Wednesday, October 17, 2012

David Hicks demands investigation

Former Guantanamo Bay inmate David Hicks has demanded a full investigation into his jailing after a landmark US court decision, as lawyers said his conviction should be quashed.

Hicks was returned to Australia in April 2007 following a plea deal that saw him serve a nine-month sentence at home for providing material support for terrorism after nearly six years in Guantanamo.

But his conviction was cast into doubt after the US Court of Appeals ruled that material support for terrorism was not a war crime, and could not in any case be applied to Hicks because the relevant law was passed only in 2006.

The ruling was made as the Washington appeals court threw out the conviction of Osama bin Laden's former driver Salim Hamdan -- also once jailed at Guantanamo -- on the same charge.

"We have always said the conviction was doubtful and shouldn't stand," Hicks said.

"I want a full investigation. The Australian government knew for years that the system was not fair, but it put me up before it anyway."
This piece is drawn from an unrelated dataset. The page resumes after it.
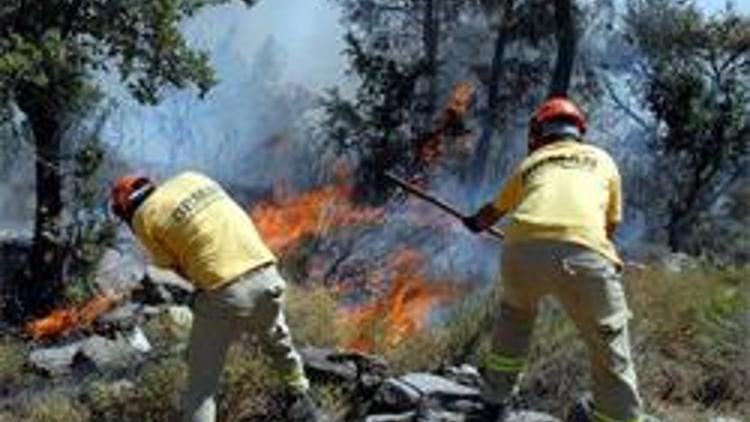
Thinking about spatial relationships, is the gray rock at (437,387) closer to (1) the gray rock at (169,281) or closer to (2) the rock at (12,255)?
(1) the gray rock at (169,281)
Mike Mori, who represented Hicks at his Guantanamo Bay hearings, said the court decision meant his conviction was unlawful, although the US government is reviewing the ruling and could still appeal.

"It (the charge of material support for terrorism) is null and void for conduct prior to 2006," he told ABC television.

"The foundation is rotten and the house is starting to crumble."

Mori said it was now up to Hicks's current lawyers to decide if they would formally seek to have his conviction overturned.

"I think it would be great for some official recognition that what he was put through was not fair and was not just," he said.